Mr Clegg has made the illiberal demand that the ratio of staff to children should be kept at 1:4 rather than allowing parents the choice of sending children to establishments with a ratio of 1:6. That's fine for the rich but keeps the poor trapped on welfare.

Still Mr Clegg is able to branish his "progressive" credentials.

At least there is still improvement being made with the surviving Government proposals.

They make clear that local authorities are currently part of the problem duplicating regulatory burdens and generally meddling even when childcare providers have already achoieved a good Ofsted rating:

The local authority role is unclear, and can hinder providers

Local authorities are responsible for allocating Department for Education funding for early education places for three and four year olds, and for early learning for two year olds.
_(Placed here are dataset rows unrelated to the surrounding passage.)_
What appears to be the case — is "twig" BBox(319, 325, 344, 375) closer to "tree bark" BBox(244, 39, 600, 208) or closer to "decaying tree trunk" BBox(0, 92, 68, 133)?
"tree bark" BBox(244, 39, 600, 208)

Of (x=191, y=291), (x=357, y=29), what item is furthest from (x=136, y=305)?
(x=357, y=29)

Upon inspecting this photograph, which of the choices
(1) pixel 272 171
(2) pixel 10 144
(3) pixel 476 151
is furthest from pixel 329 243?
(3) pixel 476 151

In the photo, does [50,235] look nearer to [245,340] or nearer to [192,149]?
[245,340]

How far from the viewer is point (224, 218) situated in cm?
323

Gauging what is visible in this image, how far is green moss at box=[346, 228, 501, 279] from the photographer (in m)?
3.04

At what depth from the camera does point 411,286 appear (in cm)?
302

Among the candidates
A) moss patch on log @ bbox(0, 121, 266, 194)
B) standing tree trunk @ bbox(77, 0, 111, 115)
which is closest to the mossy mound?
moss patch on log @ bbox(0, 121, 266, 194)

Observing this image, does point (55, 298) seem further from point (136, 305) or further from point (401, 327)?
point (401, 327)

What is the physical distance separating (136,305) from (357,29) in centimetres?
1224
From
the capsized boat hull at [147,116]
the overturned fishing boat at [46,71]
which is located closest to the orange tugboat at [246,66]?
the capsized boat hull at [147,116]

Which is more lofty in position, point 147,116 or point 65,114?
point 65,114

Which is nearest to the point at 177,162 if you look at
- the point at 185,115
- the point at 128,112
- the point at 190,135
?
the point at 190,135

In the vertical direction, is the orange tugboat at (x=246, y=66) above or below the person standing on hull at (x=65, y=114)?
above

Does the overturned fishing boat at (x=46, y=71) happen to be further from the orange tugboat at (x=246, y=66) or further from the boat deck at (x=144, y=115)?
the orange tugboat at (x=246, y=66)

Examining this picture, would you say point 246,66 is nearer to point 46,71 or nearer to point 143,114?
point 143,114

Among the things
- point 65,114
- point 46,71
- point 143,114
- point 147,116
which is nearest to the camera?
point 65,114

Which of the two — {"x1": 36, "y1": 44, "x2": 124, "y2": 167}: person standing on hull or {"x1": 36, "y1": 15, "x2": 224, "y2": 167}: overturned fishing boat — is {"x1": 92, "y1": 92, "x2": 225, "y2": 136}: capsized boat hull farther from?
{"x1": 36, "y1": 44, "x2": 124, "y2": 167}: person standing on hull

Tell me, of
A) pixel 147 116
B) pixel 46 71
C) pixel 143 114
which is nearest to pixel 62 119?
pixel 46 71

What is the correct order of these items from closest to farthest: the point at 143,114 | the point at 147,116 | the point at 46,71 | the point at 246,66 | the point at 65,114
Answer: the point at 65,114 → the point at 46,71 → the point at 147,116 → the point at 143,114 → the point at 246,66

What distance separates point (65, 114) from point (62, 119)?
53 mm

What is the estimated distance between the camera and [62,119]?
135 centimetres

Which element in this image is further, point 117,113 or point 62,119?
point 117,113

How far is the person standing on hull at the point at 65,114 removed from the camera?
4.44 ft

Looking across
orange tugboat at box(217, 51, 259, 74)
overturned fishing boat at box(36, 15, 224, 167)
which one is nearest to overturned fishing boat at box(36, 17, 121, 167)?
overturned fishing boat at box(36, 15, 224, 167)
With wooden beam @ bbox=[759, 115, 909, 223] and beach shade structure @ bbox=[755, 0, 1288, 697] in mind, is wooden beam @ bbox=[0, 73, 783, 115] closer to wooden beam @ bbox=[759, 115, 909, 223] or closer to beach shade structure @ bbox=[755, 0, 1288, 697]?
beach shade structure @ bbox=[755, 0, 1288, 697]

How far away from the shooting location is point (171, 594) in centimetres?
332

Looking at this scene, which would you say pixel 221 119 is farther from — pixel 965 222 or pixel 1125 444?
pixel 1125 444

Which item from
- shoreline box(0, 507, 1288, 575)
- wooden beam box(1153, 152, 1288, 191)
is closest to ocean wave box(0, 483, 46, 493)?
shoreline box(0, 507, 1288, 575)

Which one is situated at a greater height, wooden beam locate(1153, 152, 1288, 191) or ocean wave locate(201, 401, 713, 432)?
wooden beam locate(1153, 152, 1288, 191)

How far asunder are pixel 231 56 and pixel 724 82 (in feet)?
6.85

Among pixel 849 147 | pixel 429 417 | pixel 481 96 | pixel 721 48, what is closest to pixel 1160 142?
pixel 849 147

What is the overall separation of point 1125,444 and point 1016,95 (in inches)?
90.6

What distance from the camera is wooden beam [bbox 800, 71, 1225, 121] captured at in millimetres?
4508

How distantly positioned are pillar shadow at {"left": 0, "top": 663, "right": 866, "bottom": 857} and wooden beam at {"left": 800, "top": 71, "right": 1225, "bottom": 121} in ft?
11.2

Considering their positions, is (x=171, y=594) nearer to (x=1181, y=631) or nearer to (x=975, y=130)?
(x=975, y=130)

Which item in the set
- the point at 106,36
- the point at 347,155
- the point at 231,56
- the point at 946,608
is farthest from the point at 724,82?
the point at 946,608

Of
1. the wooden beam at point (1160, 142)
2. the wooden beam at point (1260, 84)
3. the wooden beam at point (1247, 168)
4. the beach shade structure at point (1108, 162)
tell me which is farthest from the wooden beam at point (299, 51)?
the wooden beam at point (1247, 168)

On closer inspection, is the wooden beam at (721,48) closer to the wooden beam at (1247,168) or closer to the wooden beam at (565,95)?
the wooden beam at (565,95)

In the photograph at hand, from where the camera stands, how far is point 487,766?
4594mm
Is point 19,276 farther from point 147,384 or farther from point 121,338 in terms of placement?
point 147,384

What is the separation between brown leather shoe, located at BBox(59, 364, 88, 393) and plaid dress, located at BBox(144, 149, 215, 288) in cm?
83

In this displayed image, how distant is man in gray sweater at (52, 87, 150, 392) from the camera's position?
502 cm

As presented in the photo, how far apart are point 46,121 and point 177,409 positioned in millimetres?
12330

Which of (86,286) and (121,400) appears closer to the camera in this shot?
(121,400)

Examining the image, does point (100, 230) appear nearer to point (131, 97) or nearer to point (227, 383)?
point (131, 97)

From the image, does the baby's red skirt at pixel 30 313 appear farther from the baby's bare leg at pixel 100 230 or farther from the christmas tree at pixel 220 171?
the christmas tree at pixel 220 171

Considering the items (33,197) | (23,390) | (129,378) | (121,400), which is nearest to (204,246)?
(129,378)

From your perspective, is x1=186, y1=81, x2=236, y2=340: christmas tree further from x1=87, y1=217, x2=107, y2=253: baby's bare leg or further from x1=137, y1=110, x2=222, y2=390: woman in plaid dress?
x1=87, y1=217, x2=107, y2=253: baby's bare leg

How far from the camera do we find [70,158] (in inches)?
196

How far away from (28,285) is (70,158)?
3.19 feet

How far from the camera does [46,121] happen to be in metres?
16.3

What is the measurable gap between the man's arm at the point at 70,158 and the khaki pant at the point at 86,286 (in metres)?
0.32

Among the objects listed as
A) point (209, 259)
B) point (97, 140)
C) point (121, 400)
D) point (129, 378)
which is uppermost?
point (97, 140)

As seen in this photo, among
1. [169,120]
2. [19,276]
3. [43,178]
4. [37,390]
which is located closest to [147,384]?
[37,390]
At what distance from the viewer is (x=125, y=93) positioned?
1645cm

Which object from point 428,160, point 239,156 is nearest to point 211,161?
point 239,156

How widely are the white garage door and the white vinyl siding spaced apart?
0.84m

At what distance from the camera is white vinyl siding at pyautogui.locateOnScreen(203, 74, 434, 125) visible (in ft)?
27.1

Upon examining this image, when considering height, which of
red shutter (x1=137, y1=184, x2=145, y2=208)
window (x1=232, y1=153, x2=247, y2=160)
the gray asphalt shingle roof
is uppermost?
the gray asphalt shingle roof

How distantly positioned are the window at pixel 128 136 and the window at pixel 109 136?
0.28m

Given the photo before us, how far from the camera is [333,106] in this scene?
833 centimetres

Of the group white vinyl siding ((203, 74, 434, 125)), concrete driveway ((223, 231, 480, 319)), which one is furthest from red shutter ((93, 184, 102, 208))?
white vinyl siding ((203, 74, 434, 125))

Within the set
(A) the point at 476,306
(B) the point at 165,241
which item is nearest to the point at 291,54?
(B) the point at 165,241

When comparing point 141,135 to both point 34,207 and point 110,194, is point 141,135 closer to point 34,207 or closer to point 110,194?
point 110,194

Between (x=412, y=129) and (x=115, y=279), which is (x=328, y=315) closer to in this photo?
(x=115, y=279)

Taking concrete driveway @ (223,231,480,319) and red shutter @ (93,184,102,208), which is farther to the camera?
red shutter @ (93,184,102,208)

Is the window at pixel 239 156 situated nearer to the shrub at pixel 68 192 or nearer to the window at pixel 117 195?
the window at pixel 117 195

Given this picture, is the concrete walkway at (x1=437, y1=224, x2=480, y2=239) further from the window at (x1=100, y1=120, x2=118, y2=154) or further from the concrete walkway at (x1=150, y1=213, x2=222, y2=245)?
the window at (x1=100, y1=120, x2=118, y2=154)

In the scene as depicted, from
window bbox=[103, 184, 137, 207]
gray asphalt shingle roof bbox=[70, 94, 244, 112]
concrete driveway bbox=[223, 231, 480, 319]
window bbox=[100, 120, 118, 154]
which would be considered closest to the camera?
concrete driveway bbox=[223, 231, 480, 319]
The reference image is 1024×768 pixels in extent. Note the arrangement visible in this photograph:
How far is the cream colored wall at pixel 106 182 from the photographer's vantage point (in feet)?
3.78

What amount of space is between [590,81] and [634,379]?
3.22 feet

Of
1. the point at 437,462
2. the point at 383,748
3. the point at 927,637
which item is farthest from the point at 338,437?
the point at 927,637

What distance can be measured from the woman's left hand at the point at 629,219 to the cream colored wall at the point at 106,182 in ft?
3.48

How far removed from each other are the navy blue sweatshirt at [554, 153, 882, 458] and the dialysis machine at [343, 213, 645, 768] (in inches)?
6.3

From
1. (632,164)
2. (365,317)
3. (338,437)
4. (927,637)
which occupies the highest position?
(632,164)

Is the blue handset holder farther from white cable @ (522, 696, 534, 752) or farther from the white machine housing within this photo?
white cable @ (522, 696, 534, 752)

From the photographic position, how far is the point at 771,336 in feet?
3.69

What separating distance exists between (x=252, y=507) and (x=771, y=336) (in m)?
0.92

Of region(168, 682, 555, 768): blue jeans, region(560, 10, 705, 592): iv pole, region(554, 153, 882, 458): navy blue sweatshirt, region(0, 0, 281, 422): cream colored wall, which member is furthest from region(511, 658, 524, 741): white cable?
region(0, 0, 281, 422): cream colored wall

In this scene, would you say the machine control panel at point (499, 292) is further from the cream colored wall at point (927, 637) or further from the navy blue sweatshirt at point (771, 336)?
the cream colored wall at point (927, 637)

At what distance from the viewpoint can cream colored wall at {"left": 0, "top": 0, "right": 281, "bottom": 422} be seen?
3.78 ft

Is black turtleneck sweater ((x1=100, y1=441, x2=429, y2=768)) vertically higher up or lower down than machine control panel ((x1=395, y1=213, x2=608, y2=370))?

Under the current system, local authorities are encouraged to set local eligibility criteria for early years providers to deliver funded places.

In order to make funding decisions, local authorities often undertake assessments of the quality of provision in their area. Given financial constraints, it is not a good use of taxpayers’ money for local authorities to duplicate the role of Ofsted.

Overlapping quality regimes mean that high quality early years providers often have to satisfy numerous and inconsistent criteria to receive government funding. This can be confusing and bureaucratic, particularly for providers who are part of chains operating across local authority boundaries, as well as potentially putting new childcare providers off from entering the market.

Many high quality early years providers are required to take part in quality improvement or training in order to qualify to deliver funded places. Some providers tell us that they can get bespoke support and training that better meets their needs from other sources, such as through their nursery chain’s in house quality assurance team or from their membership association. The current system sometimes does not give high quality providers the freedom to opt out of local authority training, and forces local authorities to provide training, information and guidance to all providers, even those who don’t need it or can access it elsewhere.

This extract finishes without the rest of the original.